Passage given -
╔══

You are viewing a plain text version of this content. The canonical link for it is here.
Posted to commits@pig.apache.org by rd...@apache.org on 2010/11/13 01:05:55 UTC

svn commit: r1034606 - in /pig/branches/branch-0.8: CHANGES.txt src/org/apache/pig/Main.java src/org/apache/pig/builtin/PigStorage.java test/org/apache/pig/test/TestBZip.java

Author: rding
Date: Sat Nov 13 00:05:55 2010
New Revision: 1034606

URL: http://svn.apache.org/viewvc?rev=1034606&view=rev
Log:
PIG-1714: Option mapred.output.compress doesn't work in Pig 0.8 but worked in 0.7

Modified:
    pig/branches/branch-0.8/CHANGES.txt
    pig/branches/branch-0.8/src/org/apache/pig/Main.java
    pig/branches/branch-0.8/src/org/apache/pig/builtin/PigStorage.java
    pig/branches/branch-0.8/test/org/apache/pig/test/TestBZip.java

Modified: pig/branches/branch-0.8/CHANGES.txt
URL: http://svn.apache.org/viewvc/pig/branches/branch-0.8/CHANGES.txt?rev=1034606&r1=1034605&r2=1034606&view=diff
==============================================================================
--- pig/branches/branch-0.8/CHANGES.txt (original)
+++ pig/branches/branch-0.8/CHANGES.txt Sat Nov 13 00:05:55 2010
@@ -207,6 +207,9 @@ PIG-1309: Map-side Cogroup (ashutoshc)
 
 BUG FIXES
 
+PIG-1714: Option mapred.output.compress doesn't work in Pig 0.8 but worked in
+0.7 (xuefuz via rding)
+
 PIG-1706: New logical plan: PushDownFlattenForEach fail if flattened field has user defined schema (daijy)
 
 PIG-1705: New logical plan: self-join fail for some queries (daijy)

Modified: pig/branches/branch-0.8/src/org/apache/pig/Main.java
URL: http://svn.apache.org/viewvc/pig/branches/branch-0.8/src/org/apache/pig/Main.java?rev=1034606&r1=1034605&r2=1034606&view=diff
==============================================================================
--- pig/branches/branch-0.8/src/org/apache/pig/Main.java (original)
+++ pig/branches/branch-0.8/src/org/apache/pig/Main.java Sat Nov 13 00:05:55 2010
@@ -179,6 +179,16 @@ static int run(String args[], PigProgres
             properties.setProperty("stop.on.failure", ""+false);
         }
         
+        if( "true".equals( properties.getProperty( "mapred.output.compress" ) ) ) {
+            properties.setProperty( "output.compression.enabled",  "true" );
+            String codec = properties.getProperty( "mapred.output.compression.codec" );
+            if( codec == null ) {
+                throw new RuntimeException( "'mapred.output.compress' is set but no value is specified for 'mapred.output.compression.codec'." );
+            } else {
+                properties.setProperty( "output.compression.codec", codec );
+            }
+        }
+        
         // set up client side system properties in UDF context
         UDFContext.getUDFContext().setClientSystemProps();
 

Modified: pig/branches/branch-0.8/src/org/apache/pig/builtin/PigStorage.java
URL: http://svn.apache.org/viewvc/pig/branches/branch-0.8/src/org/apache/pig/builtin/PigStorage.java?rev=1034606&r1=1034605&r2=1034606&view=diff
==============================================================================
--- pig/branches/branch-0.8/src/org/apache/pig/builtin/PigStorage.java (original)

╚══

Information supplied -
╔══

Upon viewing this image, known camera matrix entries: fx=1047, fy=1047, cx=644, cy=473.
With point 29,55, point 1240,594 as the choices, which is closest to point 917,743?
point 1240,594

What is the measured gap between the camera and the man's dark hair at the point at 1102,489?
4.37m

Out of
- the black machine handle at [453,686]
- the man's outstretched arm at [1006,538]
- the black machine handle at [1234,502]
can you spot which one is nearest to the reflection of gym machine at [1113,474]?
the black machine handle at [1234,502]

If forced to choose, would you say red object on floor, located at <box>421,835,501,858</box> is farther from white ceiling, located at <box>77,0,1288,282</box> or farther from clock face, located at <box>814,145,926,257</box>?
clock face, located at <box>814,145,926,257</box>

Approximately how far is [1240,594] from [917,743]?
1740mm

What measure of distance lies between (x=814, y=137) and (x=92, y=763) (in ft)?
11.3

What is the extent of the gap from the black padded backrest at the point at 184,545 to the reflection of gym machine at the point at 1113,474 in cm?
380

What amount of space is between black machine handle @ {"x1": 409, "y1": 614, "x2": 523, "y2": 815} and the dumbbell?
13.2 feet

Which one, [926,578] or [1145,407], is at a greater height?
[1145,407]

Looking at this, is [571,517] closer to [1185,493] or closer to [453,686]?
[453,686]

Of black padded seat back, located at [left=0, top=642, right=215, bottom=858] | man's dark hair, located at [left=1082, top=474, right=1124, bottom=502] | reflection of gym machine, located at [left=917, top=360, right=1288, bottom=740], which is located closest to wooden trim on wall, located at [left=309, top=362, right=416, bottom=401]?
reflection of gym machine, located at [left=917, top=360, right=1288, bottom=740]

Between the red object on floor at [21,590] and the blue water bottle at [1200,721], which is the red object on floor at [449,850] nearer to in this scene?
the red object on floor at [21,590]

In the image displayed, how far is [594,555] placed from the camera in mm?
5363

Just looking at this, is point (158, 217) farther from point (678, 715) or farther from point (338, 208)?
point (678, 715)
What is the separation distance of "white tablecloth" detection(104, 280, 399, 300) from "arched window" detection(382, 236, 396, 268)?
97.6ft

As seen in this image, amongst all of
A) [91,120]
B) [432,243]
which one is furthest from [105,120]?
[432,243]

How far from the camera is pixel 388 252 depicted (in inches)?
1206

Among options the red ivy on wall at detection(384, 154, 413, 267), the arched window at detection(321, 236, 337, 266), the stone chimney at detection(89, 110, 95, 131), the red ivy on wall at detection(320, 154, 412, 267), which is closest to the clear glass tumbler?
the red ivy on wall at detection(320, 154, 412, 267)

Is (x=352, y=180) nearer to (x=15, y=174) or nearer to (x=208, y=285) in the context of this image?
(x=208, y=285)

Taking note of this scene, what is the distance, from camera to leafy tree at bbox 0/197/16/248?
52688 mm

╚══

Answer these questions from the commit notice:
(a) Who is listed as the author of the commit?
(b) Which issue number does the log entry cite?
(c) In the change to Main.java, which property is set to "true" when "mapred.output.compress" is "true"?

(a) rding
(b) PIG-1714
(c) output.compression.enabled